Thanksgiving, Tenors, and Tech
Thanksgiving dinner was a delight, the house crowded with people, lots of new faces to meet, good catch-up with familiar friends. My cranberries set, my stuffing was tasty, and the Dutch cheeses and fig breads were well received. The other Americans brought pumpkin pies and champagne and did their best imitation o the US event.
One of the guests was a professional tenor who has performed in several West End plays: he was kind enough to sing a selection of Italian and Theater classic between courses. Everyone agreed it made the evening Amazing.

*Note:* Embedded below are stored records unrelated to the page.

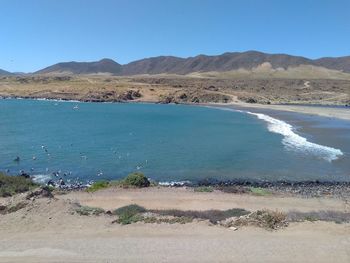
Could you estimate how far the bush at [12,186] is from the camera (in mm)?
25906

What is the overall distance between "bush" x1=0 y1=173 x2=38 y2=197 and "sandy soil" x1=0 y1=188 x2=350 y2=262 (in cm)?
644

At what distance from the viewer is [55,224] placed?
715 inches

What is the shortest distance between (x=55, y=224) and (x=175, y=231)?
15.9 ft

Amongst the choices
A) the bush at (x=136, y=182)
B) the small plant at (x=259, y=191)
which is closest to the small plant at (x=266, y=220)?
the small plant at (x=259, y=191)

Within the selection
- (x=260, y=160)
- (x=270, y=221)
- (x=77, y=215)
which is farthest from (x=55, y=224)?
(x=260, y=160)

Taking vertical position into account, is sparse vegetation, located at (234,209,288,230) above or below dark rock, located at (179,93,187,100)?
above

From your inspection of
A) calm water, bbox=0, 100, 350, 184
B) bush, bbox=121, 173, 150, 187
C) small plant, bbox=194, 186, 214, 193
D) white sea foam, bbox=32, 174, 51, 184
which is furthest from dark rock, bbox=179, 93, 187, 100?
small plant, bbox=194, 186, 214, 193

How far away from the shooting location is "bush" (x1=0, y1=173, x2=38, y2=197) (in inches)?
1020

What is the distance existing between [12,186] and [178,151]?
21.1 metres

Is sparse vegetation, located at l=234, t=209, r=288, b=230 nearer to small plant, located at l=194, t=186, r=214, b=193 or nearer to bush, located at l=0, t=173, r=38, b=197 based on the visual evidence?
small plant, located at l=194, t=186, r=214, b=193

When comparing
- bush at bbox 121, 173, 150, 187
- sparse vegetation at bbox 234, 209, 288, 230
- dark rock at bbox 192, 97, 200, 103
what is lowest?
dark rock at bbox 192, 97, 200, 103

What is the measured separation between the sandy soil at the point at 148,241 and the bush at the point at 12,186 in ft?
21.1

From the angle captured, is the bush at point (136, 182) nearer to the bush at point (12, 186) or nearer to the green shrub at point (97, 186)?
the green shrub at point (97, 186)

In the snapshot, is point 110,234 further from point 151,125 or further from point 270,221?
point 151,125
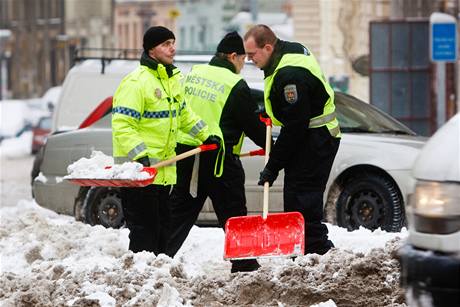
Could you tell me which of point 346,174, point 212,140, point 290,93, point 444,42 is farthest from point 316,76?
point 444,42

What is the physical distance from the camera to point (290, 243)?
9.44m

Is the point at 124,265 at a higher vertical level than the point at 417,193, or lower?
lower

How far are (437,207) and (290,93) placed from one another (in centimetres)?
321

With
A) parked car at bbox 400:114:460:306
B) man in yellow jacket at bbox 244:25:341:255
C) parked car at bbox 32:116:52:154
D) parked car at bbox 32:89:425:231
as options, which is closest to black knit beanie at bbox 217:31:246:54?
man in yellow jacket at bbox 244:25:341:255

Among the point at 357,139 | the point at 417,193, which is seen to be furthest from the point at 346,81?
the point at 417,193

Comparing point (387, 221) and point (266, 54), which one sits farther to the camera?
point (387, 221)

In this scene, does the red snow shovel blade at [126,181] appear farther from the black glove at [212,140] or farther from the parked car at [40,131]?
the parked car at [40,131]

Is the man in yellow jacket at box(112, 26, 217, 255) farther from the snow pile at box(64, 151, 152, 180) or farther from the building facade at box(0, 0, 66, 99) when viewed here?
the building facade at box(0, 0, 66, 99)

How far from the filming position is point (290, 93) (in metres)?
9.62

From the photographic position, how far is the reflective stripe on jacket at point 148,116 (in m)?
9.66

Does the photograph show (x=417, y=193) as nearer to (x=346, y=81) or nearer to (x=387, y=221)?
(x=387, y=221)

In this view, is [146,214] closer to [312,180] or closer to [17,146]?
[312,180]

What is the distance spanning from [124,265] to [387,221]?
172 inches

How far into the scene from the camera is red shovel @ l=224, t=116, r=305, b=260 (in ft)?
31.0
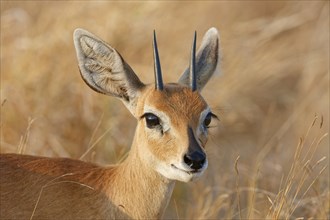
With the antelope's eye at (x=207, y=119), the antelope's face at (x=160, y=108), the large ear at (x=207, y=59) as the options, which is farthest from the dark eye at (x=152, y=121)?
the large ear at (x=207, y=59)

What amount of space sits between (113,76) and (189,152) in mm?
951

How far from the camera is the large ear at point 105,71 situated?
6.58 metres

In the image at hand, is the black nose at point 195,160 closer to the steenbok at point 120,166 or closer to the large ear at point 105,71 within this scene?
the steenbok at point 120,166

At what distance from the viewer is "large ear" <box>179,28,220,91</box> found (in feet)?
23.2

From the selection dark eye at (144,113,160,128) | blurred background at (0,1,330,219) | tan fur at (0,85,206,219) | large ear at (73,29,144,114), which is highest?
large ear at (73,29,144,114)

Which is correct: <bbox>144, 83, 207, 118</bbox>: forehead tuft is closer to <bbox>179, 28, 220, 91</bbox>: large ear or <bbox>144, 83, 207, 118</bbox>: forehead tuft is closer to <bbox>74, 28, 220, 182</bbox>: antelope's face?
<bbox>74, 28, 220, 182</bbox>: antelope's face

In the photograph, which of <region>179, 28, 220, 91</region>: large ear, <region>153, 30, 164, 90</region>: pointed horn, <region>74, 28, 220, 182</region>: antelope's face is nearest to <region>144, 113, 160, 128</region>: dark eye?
<region>74, 28, 220, 182</region>: antelope's face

There was lots of good reminiscing about the best domestic and expat Thanksgivings. I particularly remembered dinner at my grandparents and the family ‘do’ in Maastricht a few years back. And the evening my son and I shared Thanksgiving together, just the two of us, the day after my daughter was born.
We cleaned up tables and dishes for an hour after everyone drifted home, rolled to bed late, slept soundly, early to work (and laundry) today. I woke to find that the Dutch had lost their AAA credit rating from S&P, a hangover of the housing bubble, high unemployment, and lax consumer spending.
I’m trying a much more measured, paced, focused, communicative approach to work this month, a few key goals and whack them daily until they are resolved. It’s gotten a number of knotty issues under control, so I’m encouraged. Samples appear to be drying closer to schedule, incorporation issues are resolving, 2012 taxes are almost paid. And I’ve got a lovely weekend ahead: Het leven is goed tijdelijk, maar hopelijk op een dag blijvend.…
And the tech?
1) The Babraham Institute has posted a promotional video of the pitch event that I participated in: I appear briefly at 1:15.
and, embarrassingly, practicing my pitch in the background behind another interviewee at 1:21…
2) Who knew that the new etiquette was to put a period onto a sentence when you want to express disagreement?
At least it gives me a way to distinguish the positive ‘I don’t mind’ from the negative ’I don’t mind.’ when dealing with the British.